If (Heaven forbid) you or a loved one suffers disabling injuries, you should insist that your personal injury attorney structure any compensation recovered.

Why not just take a lump sum payout?

Lottery winners never take the annual payout. They always take the lump sum cash option. (Hopefully after hiring professionals to help them shelter and invest the money.)

The proceeds of a personal injury lawsuit are different. In a major personal injury case such as spinal cord paralysis, brain injury or third-degree burns, the verdict or settlement may exceed $1 million. But that money is not a jackpot. It must cover ongoing medical care, such as surgeries, pain medication, physical therapy or wheelchairs. The money must make up for future loss of income or reduced earning capacity if the person can’t work or has to take a lesser-paying job. It is meant to provide for years or a lifetime of needs.

A structured settlement means that some or all of the money is paid out over time rather than in one big check. It might be doled out annually over a fixed number of years. Or it might be arranged to pay out for specific needs: medical bills, nursing home care, mortgage payments, a monthly stipend.

You might know of someone who bought a fancy car or dream vacation after a big lawsuit payout. Despite lavish appearances, that person may be privately suffering and struggling from their injuries. And if they are spending like there’s no tomorrow – see how they’re doing in five or ten years when the money is gone and they need expensive medical services.

A structured settlement protects the injured party

Sometimes a structured settlement protects the person from themselves. It might be set up so the individual can’t gamble it away or otherwise burn through the money in a short time. Or it might be arranged so that unscrupulous family members can’t siphon the money for other purposes.

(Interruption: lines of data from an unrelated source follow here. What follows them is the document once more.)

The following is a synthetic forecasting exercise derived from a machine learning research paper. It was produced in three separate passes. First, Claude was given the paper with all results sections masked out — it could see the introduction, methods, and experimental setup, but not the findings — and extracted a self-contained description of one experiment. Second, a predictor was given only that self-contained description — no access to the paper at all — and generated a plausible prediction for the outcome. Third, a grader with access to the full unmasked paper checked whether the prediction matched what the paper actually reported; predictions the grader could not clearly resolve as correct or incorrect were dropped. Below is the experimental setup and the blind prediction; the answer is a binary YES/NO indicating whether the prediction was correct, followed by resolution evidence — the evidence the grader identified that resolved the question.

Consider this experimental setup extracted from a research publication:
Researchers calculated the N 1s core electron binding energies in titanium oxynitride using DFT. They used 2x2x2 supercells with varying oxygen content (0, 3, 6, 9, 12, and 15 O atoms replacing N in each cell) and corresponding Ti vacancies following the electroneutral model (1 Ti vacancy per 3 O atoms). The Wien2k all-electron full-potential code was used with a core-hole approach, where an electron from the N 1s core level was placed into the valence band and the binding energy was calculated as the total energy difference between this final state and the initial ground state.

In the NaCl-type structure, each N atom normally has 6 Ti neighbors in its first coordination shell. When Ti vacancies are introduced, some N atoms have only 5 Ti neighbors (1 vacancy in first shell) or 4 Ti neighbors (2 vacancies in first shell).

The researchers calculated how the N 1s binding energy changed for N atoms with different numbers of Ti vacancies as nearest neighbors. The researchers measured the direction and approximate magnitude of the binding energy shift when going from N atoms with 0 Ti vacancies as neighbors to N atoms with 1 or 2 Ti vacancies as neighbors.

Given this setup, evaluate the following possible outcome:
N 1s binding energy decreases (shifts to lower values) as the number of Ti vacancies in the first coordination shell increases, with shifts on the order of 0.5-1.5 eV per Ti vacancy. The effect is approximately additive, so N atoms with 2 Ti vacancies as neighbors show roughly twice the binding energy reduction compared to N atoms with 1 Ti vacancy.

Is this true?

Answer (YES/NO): YES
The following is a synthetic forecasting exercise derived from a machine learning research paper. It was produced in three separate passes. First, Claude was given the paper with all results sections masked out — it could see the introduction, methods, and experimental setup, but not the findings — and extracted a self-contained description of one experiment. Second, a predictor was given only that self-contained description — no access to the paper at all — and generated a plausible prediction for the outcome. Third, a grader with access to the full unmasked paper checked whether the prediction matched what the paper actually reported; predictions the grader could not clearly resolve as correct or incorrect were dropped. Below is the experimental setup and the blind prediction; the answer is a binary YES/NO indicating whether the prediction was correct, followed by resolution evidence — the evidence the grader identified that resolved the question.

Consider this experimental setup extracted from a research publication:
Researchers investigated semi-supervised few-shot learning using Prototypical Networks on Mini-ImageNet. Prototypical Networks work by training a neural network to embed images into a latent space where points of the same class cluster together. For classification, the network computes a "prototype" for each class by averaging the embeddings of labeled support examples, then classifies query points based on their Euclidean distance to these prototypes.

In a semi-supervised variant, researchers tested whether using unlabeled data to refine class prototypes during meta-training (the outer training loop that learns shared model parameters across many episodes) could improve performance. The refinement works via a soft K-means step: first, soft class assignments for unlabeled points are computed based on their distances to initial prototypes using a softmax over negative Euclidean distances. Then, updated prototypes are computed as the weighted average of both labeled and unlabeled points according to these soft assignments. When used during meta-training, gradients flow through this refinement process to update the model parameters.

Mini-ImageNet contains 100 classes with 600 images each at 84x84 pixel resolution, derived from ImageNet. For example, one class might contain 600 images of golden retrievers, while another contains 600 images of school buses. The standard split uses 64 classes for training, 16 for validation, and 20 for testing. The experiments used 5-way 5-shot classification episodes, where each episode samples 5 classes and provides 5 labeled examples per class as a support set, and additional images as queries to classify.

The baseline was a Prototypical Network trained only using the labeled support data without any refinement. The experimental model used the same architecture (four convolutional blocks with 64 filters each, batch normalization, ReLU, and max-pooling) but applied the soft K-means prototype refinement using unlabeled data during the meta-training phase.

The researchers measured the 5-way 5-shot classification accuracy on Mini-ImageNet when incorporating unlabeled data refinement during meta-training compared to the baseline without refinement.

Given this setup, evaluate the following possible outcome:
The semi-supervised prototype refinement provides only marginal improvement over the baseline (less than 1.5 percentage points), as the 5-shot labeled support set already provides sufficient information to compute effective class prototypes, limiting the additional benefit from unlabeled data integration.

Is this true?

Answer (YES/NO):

When the recipient is a minor, New York statute requires that any personal injury settlement be approved by the court. The money is subject to strict limitations and is not simply turned over to the parents. It is held in a special account on behalf of the child until the age of majority. Upon turning 18, the recipient can do what they want with the money, but ideally it is invested or placed in a trust to continue to provide for their future needs.

There are endless ways to structure a settlement, including taking part of the money in a lump sum and setting the rest aside for the future. A reputable personal injury attorney will explain the options and make sure they money is there years from now to cover the needs of the individual and the family.